Two state lawmakers from Southwest Louisiana spoke on Saturday of the obstacles and roadblocks the Legislature faced over several months before they reached a compromise during the third special session and avoided potentially catastrophic cuts to higher education and health care.
During a men’s breakfast at Greater St. Mary Missionary Baptist Church, Sen. Ronnie Johns, R-Sulphur, and Rep. Mark Abraham, R-Lake Charles, discussed the June renewal of a temporary 0.45-cent sales tax. The tax, which lasts until 2025, was approved despite objections from some lawmakers who felt the state needed to curb its spending.
The renewal was part of a 1-cent sales tax that lawmakers approved in 2016 and was set to expire June 30. Before the session began, lawmakers were anticipating an estimated $1.4 billion shortfall if the tax were not renewed.
Johns, who sits on the Senate Finance Committee, said the Southwest Louisiana delegation wasn’t “part of the obstruction that happened in Baton Rouge this year.” During the first two special sessions, a group of lawmakers derailed attempts to reach a compromise on the temporary sales tax.
“We tried like heck to be part of the solution,” Johns said. “We worked very hard to put party politics and partisanship aside and come to some kind of an agreement.”
Johns didn’t mince words when describing the environment at the Capitol — where work began with an unsuccessful first special session in February and lasted until June.
“I got a glimpse of what hell looks like,” he said.
Abraham, who sits on the House Appropriations Committee, said the “underlying theme” of the special sessions was whether the state has a problem with revenue or spending.

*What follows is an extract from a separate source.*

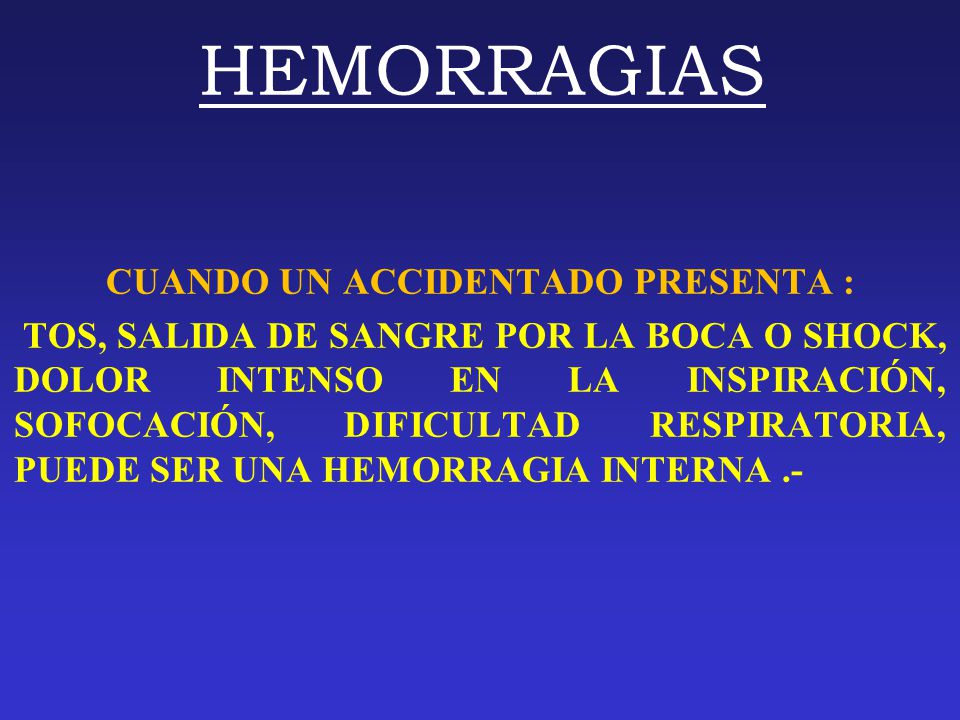 HEMORRAGIAS

CUANDO UN ACCIDENTADO PRESENTA :

TOS, SALIDA DE SANGRE POR LA BOCA O SHOCK, DOLOR INTENSO EN LA INSPIRACIÓN, SOFOCACIÓN, DIFICULTAD RESPIRATORIA, PUEDE SER UNA HEMORRAGIA INTERNA .-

He said he disagrees with those who think the state has a spending problem.
While the state tries to keep fraud and abuse to a minimum, Abraham said there’s no way it can ever be completely eliminated.

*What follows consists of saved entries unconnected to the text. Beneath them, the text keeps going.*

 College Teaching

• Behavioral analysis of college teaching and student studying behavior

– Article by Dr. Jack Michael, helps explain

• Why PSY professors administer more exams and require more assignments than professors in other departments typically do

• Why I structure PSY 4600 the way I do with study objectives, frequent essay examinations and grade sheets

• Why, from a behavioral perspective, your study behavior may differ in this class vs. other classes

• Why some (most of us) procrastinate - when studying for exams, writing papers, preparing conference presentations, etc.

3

“There’s waste in everything,” he said. “There’s waste in business and government.”
Johns said he would not consider cutting higher education because it has seen reductions since 2008. He said the TOPS program will likely see more debate because it has grown from roughly $26 million when it was created many years ago, to more than $300 million today.
Abraham said some House Republicans wouldn’t budge on the idea that Louisiana doesn’t need additional revenue, and they could pass a budget that makes cuts without hurting critical agencies. The initial House-approved budget cut $500 million, and while it fully funded TOPS and education, it severely hurt nursing homes and health care.

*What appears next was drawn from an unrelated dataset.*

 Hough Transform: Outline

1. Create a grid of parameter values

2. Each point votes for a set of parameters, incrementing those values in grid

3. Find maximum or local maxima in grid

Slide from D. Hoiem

“This is what a massive cut looks like,” he said. “We had plenty of opportunity to say, ‘We can solve this budget with not any hurt to anyone.’ But 104 members of the House passed that budget that devastated those areas.”
Once the spending plan made it to the Senate, they restored the funding for nursing homes and health care, but made cuts to TOPS and the Supplemental Nutrition Assistance Program, or SNAP.
“Not one person could make cuts to the budget that didn’t devastate some aspect of our community,” Abraham said. “That’s the reality.”
The Tax Foundation, a think tank based out of Washington, D.C., ranked Louisiana as having the 45th-lowest tax burden in the nation, according to 2012 numbers. The state’s tax burden increased to 27th in the nation after the additional penny sales tax was approved.
With the new temporary 0.45-cent sales tax, Abraham said, that burden — which includes sales, property and income taxes — could drop.
“We don’t have high taxes here, and that’s what people seem to miss,” he said.
Abraham also spoke of the difficulty lawmakers have experienced in trying to cut any of the billions of dollars in dedicated funds.